The start of the year is sometimes known as Divorce January due to the rise in enquiries about separation that happens after the holidays.
This made it the right time for us to go live with new, improved content on GOV.UK aimed at helping couples that are breaking up.
Working in a complex world
As separation and family break-up is such a complicated area, it was important to work in the right way. With this in mind, we decided to:
1) Take an end-to-end, service design approach
Users don’t break their tasks down by government department or organisation and neither did we. We wanted to avoid silo thinking and consider the whole user journey, across website content, online services and tools, on GOV.UK and beyond.

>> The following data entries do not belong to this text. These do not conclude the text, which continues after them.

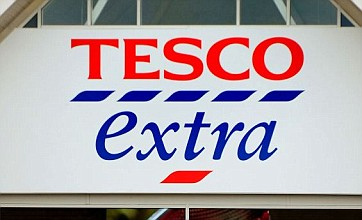 Tesco reports best growth in three years but sparks tensions with rival Sainsbury's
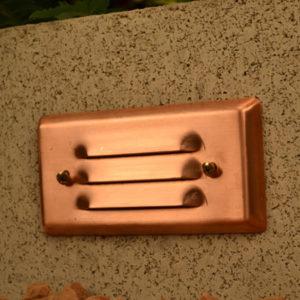 londoner5-12-volt-copper-niche-light-1375399373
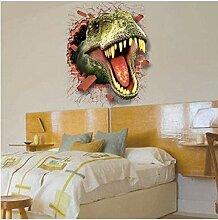 HUAXUE Wandaufkleber 3D Dinosaurier Wandaufkleber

2) Work as collaboratively as possible
As well as teaming up with content designers from Government Digital Service (GDS), we also worked with HM Courts and Tribunals colleagues, policy teams from Ministry of Justice (MOJ) and Department of Work and Pensions (DWP), with Cafcass and other organisations such as Citizens Advice.
Breaking up is hard to do
Our initial focus was to help parents make arrangements for their children. However, we soon realised that separation throws up a whole series of challenges that interconnect and overlap.

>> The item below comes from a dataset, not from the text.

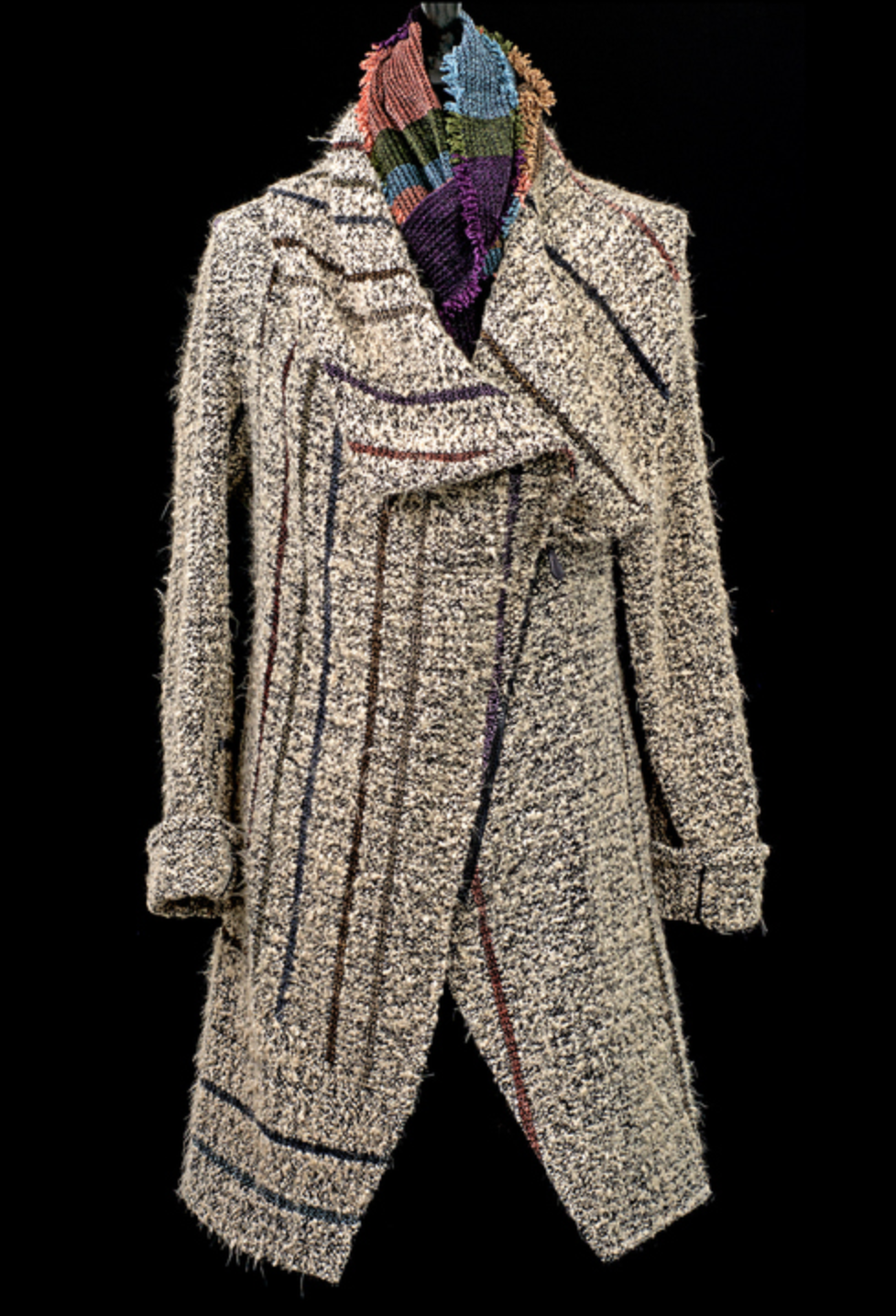 Barbara Holloway - http://www.barbaraholloway.comI hand weave my fabrics on 8-harness foot-powered floor looms with micro and plant fiber yarns. I warp the looms, weave the fabrics, wash, dry, steam press, cut, sew and hand-embellish each piece.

People’s initial concerns tend to be:
“Where will I live..?
How will I live..?
What about my job..?
What about the kids..?”
These concerns can often change quickly if there’s a new partner or a parent moves to another location.

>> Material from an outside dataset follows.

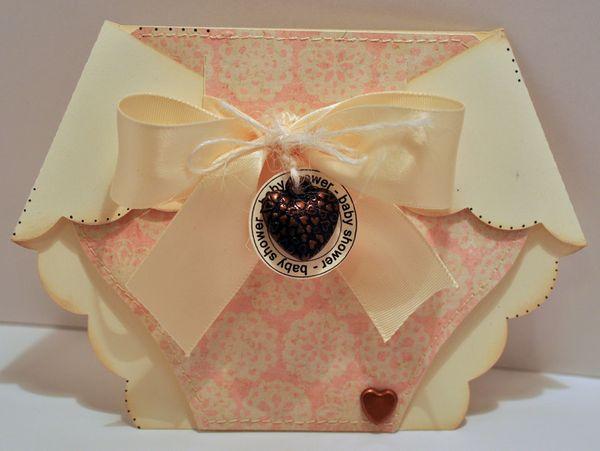 the cutting cafe u0026 39   diaper shaped card  u0026 invite set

Faced with so many tough questions at a difficult time, it’s little wonder users told us they really wanted help to understand their options.
What’s GOV got to do with it?
Although GOV.UK does not offer general help and advice, it is well known, well visited and trusted by users. This means it has an important part to play in helping separating couples and parents.
After detailed investigation, we found the content was:
- well-written but split across the website, making it hard for users to see all the tasks they needed to do
- linking to advice sites and tools in the right-hand column but users weren’t seeing or clicking the links
- helping users through court processes but not so good at explaining their options or offering any alternatives to court
Joining the dots, filling the gaps
Working with GDS content designers and our other partners, we planned and delivered a number of content improvements, including:
- A new page giving users a top-level overview of what’s involved in separation, linking out to the individual guides and services across GOV.UK.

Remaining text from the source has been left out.